“For as high as the heavens are above the earth, so great is his steadfast love toward those who fear him; as far as the east is from the west, so far does he remove our transgressions from us. As a father shows compassion to his children, so the LORD shows compassion to those who fear him. For he knows our frame; he remembers that we are dust.”
Psalm 103: 11-14
For He knows our frame; He remembers that we are dust. I couldn’t do much else but to let tears run down my face as the congregation read aloud Psalm 103 last night, during the Ash Wednesday service that we attended. Then, verse 14 hit me like sledge hammer cracking walls of concrete around my heart, and suddenly I could do no other but to sit there reflecting on the fact that I am finite, I am but dirt of the ground, I have a beginning and, outside of God, an end, yet God is eternal, and He endures through the ages.
It wasn’t a moment of guilt, even though the Spirit led me to conviction many times last night. Sometimes, when we are at our lowest and when our guilt consumes us, we can feel like crap, like dirt that deserves to be stepped on. However, this wasn’t the feeling that awoke within me from verse 14. To be reminded that the Lord knows my frame, dust, and yet He chooses to love me, is an incredibly powerful truth, and one that I would love to be reminded of every day. The entirety of Psalm 103 is an invocation of God and how, from the heavens where sin has no foothold, he reigns down mercy and grace upon His people. Does He have to? No. He chooses to. Through Christ, our mortally sick and broken selves are lifted from death into life, from curse unto holiness, and we are shown true freedom: the freedom to live a live everlasting in worship and true uninterrupted communion with the Triune God.

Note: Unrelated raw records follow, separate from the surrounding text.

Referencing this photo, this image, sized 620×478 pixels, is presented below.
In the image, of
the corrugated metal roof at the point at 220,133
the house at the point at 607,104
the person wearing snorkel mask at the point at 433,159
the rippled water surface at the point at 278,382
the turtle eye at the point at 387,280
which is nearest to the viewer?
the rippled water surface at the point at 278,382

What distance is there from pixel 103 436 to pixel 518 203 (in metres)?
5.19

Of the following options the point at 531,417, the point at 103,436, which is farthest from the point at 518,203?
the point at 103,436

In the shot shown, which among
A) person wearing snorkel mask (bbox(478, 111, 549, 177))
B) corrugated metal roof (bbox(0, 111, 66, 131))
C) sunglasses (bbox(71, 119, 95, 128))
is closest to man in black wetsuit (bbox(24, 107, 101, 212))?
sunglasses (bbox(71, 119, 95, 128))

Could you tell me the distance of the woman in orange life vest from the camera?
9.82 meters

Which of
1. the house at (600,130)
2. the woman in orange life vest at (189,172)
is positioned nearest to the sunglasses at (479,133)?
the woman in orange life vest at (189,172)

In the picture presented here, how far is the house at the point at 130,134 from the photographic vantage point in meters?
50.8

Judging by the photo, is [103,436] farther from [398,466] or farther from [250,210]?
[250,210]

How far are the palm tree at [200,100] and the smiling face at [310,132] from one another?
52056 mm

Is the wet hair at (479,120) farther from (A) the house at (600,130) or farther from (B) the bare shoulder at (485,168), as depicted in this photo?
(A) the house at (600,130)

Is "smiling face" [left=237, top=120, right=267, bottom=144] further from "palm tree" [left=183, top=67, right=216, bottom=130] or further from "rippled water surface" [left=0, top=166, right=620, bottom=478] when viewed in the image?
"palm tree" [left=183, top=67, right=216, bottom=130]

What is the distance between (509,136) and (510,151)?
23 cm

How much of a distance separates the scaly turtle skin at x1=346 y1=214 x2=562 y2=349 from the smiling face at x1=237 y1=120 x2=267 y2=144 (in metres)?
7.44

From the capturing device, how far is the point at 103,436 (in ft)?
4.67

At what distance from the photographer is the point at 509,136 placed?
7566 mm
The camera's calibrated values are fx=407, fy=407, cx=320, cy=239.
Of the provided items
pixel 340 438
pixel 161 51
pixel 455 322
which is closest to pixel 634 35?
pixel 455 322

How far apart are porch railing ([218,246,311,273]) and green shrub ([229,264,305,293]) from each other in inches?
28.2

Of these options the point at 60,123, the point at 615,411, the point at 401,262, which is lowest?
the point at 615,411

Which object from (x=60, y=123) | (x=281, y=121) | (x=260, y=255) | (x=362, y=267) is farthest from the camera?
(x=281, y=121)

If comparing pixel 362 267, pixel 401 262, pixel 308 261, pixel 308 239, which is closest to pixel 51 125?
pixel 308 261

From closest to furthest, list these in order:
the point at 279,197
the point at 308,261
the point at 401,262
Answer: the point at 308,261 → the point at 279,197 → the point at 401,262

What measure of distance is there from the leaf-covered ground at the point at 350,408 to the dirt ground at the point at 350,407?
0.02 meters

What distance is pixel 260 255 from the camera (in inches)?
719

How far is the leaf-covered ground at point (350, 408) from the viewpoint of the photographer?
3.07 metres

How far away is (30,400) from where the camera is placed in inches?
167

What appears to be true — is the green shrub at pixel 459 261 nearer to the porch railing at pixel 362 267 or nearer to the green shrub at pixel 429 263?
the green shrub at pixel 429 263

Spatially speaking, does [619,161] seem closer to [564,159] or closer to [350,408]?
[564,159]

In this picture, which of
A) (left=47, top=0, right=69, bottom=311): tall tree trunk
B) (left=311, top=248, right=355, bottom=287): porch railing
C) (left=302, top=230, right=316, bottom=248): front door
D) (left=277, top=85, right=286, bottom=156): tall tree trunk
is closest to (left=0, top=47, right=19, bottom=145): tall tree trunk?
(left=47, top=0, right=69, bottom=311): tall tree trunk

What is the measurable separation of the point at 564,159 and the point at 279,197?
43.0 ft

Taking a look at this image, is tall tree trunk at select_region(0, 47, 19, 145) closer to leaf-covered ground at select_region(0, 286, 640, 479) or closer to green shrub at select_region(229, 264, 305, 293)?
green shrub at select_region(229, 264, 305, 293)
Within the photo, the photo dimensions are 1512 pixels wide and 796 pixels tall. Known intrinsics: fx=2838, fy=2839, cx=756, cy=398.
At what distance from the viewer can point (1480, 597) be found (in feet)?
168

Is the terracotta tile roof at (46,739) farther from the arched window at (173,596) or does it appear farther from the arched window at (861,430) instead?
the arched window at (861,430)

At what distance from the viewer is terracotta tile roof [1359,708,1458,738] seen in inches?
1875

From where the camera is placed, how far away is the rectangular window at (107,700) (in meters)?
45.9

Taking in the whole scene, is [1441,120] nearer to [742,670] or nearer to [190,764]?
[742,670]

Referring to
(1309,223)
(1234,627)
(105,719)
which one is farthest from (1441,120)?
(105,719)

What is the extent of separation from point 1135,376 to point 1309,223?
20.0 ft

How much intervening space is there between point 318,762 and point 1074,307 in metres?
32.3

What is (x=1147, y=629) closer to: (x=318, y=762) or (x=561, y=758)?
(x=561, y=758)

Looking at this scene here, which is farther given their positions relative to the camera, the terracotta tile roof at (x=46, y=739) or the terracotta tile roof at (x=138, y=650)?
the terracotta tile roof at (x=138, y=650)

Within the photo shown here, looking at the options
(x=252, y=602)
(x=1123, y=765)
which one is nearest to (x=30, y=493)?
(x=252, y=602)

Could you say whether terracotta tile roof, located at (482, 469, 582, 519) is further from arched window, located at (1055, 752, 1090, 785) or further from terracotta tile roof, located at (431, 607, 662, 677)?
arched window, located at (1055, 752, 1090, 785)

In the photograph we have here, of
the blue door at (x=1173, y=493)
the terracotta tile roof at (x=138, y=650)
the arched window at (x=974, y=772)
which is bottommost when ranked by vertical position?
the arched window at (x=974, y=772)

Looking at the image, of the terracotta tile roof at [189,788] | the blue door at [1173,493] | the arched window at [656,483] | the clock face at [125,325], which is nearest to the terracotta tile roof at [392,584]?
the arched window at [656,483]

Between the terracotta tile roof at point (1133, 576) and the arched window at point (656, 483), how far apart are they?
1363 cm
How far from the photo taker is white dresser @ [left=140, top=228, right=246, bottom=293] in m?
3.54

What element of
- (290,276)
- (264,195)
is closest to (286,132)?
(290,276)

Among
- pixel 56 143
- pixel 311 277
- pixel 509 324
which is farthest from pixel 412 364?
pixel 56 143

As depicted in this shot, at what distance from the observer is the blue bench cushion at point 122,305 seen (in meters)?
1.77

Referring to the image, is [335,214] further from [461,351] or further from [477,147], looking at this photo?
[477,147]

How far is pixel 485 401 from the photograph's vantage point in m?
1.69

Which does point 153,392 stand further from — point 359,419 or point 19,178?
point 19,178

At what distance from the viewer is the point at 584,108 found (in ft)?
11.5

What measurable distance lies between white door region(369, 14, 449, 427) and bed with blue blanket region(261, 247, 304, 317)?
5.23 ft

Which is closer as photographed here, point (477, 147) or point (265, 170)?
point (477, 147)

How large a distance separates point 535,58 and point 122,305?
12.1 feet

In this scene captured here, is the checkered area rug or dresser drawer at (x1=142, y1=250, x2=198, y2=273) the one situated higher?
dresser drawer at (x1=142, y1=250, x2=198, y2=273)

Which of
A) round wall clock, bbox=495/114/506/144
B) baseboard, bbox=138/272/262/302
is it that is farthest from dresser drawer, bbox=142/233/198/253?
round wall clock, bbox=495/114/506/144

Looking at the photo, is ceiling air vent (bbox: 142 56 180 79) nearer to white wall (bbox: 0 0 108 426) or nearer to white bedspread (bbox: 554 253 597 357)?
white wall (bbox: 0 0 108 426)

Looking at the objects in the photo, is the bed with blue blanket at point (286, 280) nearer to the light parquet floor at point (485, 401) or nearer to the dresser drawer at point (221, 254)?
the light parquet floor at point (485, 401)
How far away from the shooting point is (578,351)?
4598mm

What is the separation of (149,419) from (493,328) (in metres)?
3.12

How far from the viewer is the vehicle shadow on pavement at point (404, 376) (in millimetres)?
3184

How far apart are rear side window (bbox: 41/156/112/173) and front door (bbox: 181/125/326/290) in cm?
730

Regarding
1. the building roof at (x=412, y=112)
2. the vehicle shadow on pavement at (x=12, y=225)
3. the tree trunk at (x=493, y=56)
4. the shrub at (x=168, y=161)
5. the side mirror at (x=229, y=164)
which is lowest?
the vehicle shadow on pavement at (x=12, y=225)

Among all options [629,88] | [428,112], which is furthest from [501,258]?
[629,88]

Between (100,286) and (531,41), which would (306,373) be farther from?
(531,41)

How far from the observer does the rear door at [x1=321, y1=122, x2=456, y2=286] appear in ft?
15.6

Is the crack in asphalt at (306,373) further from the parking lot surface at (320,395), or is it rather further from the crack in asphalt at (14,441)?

For he knows our frame, He knows our frame. He knows our frame. He remembers we are dust. We are dust, and yet He delivers compassion, justice, mercy, grace, love, I couldn’t think of a better way to begin this season of Lent than to be reminded that regardless of my finite condition, my brokenness and my constant failures and shortcomings, the Father chooses to think of me, the Son calls me brother, and the Holy Spirit comforts my heart.